--- start Provided entries ---

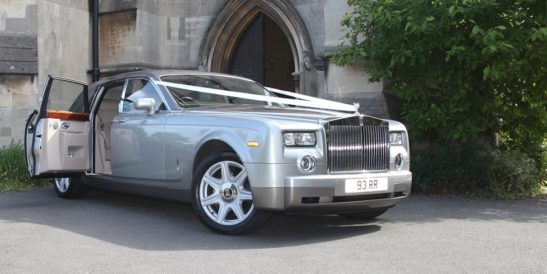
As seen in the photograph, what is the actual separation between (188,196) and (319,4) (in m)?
6.83

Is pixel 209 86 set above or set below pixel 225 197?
above

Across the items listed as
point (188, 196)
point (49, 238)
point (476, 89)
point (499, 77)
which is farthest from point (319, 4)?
point (49, 238)

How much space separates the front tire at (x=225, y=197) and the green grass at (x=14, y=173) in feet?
17.5

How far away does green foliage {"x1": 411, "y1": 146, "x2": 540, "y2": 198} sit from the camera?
8.83 m

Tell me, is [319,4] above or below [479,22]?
above

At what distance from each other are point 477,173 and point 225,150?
4785 millimetres

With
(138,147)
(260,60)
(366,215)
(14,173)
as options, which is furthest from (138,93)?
(260,60)

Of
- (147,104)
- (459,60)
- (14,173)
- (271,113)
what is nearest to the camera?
(271,113)

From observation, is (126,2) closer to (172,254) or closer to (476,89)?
(476,89)

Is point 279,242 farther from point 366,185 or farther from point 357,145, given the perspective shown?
point 357,145

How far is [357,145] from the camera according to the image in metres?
5.55

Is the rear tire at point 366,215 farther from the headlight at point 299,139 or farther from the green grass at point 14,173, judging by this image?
the green grass at point 14,173

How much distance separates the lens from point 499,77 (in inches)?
299

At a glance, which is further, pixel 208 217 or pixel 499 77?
pixel 499 77
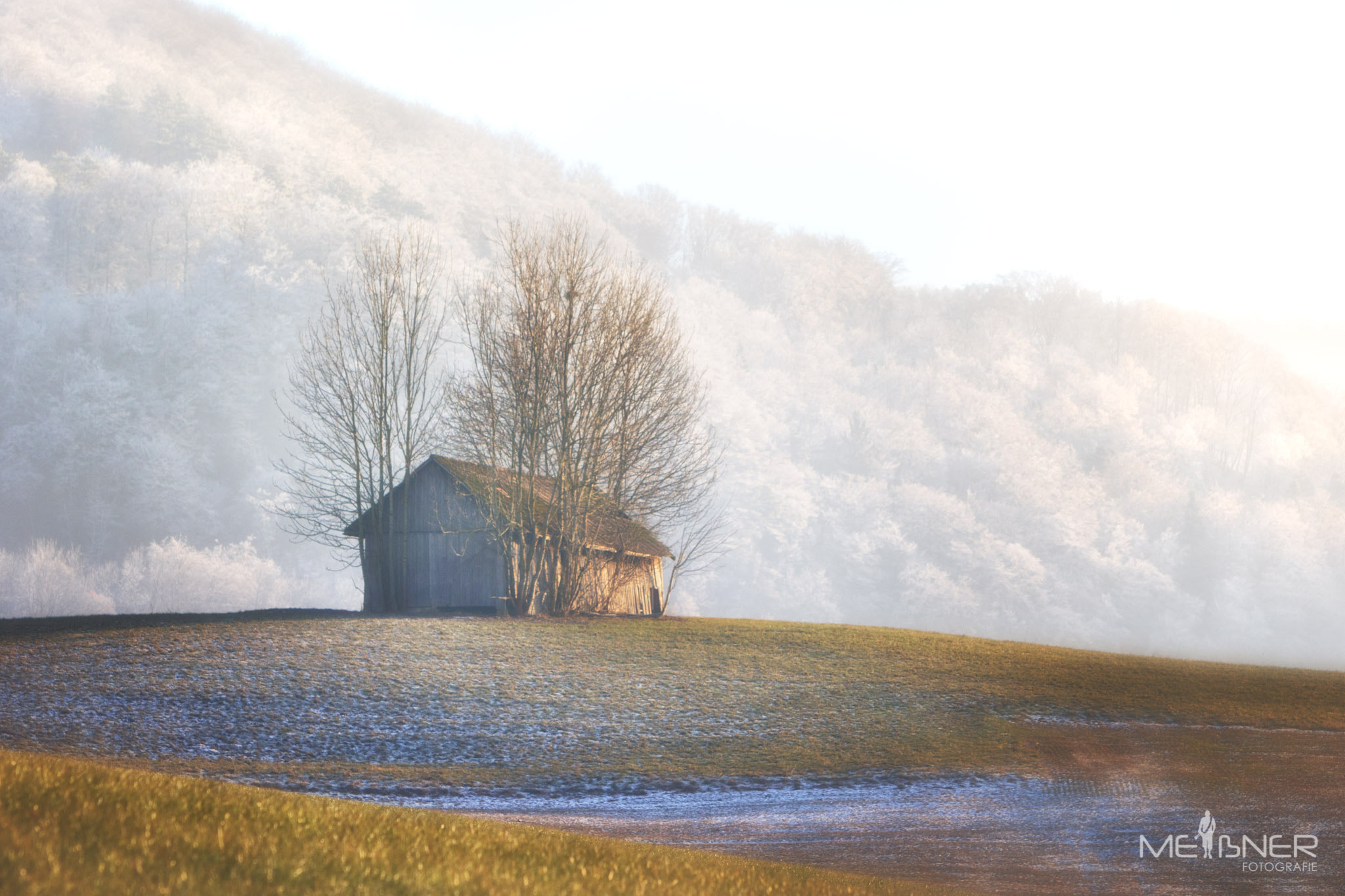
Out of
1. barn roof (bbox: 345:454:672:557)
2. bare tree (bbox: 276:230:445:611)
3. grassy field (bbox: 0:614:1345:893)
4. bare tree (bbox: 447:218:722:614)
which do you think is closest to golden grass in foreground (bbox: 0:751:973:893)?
grassy field (bbox: 0:614:1345:893)

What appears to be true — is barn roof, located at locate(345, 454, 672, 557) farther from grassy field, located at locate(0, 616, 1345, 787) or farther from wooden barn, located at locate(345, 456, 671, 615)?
grassy field, located at locate(0, 616, 1345, 787)

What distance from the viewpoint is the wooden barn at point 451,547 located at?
34.9m

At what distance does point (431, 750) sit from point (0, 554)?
173 feet

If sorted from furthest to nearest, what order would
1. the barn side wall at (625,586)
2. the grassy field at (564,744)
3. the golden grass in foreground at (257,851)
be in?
the barn side wall at (625,586), the grassy field at (564,744), the golden grass in foreground at (257,851)

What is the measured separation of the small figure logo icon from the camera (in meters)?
12.6

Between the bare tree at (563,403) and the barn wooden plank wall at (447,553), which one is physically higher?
the bare tree at (563,403)

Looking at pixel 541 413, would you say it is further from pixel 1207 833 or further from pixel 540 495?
pixel 1207 833

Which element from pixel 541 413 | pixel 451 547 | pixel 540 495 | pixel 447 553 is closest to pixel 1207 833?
pixel 541 413

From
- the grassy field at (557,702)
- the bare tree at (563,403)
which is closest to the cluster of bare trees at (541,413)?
the bare tree at (563,403)

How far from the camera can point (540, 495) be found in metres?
36.2

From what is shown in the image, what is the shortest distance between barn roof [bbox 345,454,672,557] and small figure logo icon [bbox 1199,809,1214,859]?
23.3 meters

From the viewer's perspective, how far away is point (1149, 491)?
82188 mm

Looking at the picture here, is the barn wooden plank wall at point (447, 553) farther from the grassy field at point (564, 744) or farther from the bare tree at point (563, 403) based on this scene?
the grassy field at point (564, 744)

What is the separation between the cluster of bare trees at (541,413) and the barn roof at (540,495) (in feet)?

--- end Provided entries ---

Stated problem: Reproduce the lines above with each occurrence of "camera" swapped for "observer" and all other text unchanged. Omit the pictures from the output.

The reply:
As seen in the photograph, what is the actual separation between (188,196) and (319,4) (in m)?
6.83

Is pixel 209 86 set above or set below pixel 225 197?
above

Across the items listed as
point (188, 196)
point (49, 238)
point (476, 89)
point (499, 77)
which is farthest from point (319, 4)?
point (49, 238)

How much space separates the front tire at (x=225, y=197) and the green grass at (x=14, y=173) in feet?
17.5

How far away does green foliage {"x1": 411, "y1": 146, "x2": 540, "y2": 198} sit from the observer?
8.83 m

Tell me, is [319,4] above or below [479,22]?
above

At what distance from each other are point 477,173 and point 225,150?
4785 millimetres

With
(138,147)
(260,60)
(366,215)
(14,173)
as options, which is furthest from (138,93)?
(260,60)

Of
- (147,104)
- (459,60)
- (14,173)
- (271,113)
what is nearest to the observer?
(271,113)

From observation, is (126,2) closer to (172,254) or closer to (476,89)?
(476,89)

Is point 279,242 farther from point 366,185 or farther from point 357,145, given the perspective shown?
point 357,145

How far is [357,145] from the observer according to the image in metres?
5.55

Is the rear tire at point 366,215 farther from the headlight at point 299,139 or farther from the green grass at point 14,173, judging by this image?
the green grass at point 14,173

How much distance separates the lens from point 499,77 (in inches)?
299

At a glance, which is further, pixel 208 217 or pixel 499 77?
pixel 499 77
Out of
1. barn roof (bbox: 345:454:672:557)
2. bare tree (bbox: 276:230:445:611)
3. grassy field (bbox: 0:614:1345:893)
4. bare tree (bbox: 447:218:722:614)
which do you think is closest to golden grass in foreground (bbox: 0:751:973:893)?
grassy field (bbox: 0:614:1345:893)

What appears to be true — is barn roof, located at locate(345, 454, 672, 557) farther from grassy field, located at locate(0, 616, 1345, 787) or farther from wooden barn, located at locate(345, 456, 671, 615)?
grassy field, located at locate(0, 616, 1345, 787)

What distance from the viewpoint is the wooden barn at point 451,547 located at?
34.9m

At what distance does point (431, 750) sit from point (0, 554)?
173 feet

If sorted from furthest to nearest, what order would
1. the barn side wall at (625,586)
2. the grassy field at (564,744)
3. the golden grass in foreground at (257,851)
be in?
the barn side wall at (625,586), the grassy field at (564,744), the golden grass in foreground at (257,851)

What is the measured separation of the small figure logo icon from the observer (in meters)?
12.6

Between the bare tree at (563,403) and the barn wooden plank wall at (447,553), which one is physically higher?
the bare tree at (563,403)

Looking at pixel 541 413, would you say it is further from pixel 1207 833 or further from pixel 540 495?
pixel 1207 833

Which element from pixel 541 413 | pixel 451 547 | pixel 540 495 | pixel 447 553 is closest to pixel 1207 833?
pixel 541 413

From
- the grassy field at (557,702)
- the bare tree at (563,403)
which is closest to the cluster of bare trees at (541,413)?
the bare tree at (563,403)

How far from the observer can point (540, 495) be found in metres?
36.2

From what is shown in the image, what is the shortest distance between barn roof [bbox 345,454,672,557] and small figure logo icon [bbox 1199,809,1214,859]?
23.3 meters

From the viewer's perspective, how far away is point (1149, 491)?
82188 mm

Looking at the picture here, is the barn wooden plank wall at point (447, 553) farther from the grassy field at point (564, 744) or farther from the bare tree at point (563, 403) based on this scene?
the grassy field at point (564, 744)

What is the separation between the cluster of bare trees at (541,413) and the barn roof at (540,495) (in feet)?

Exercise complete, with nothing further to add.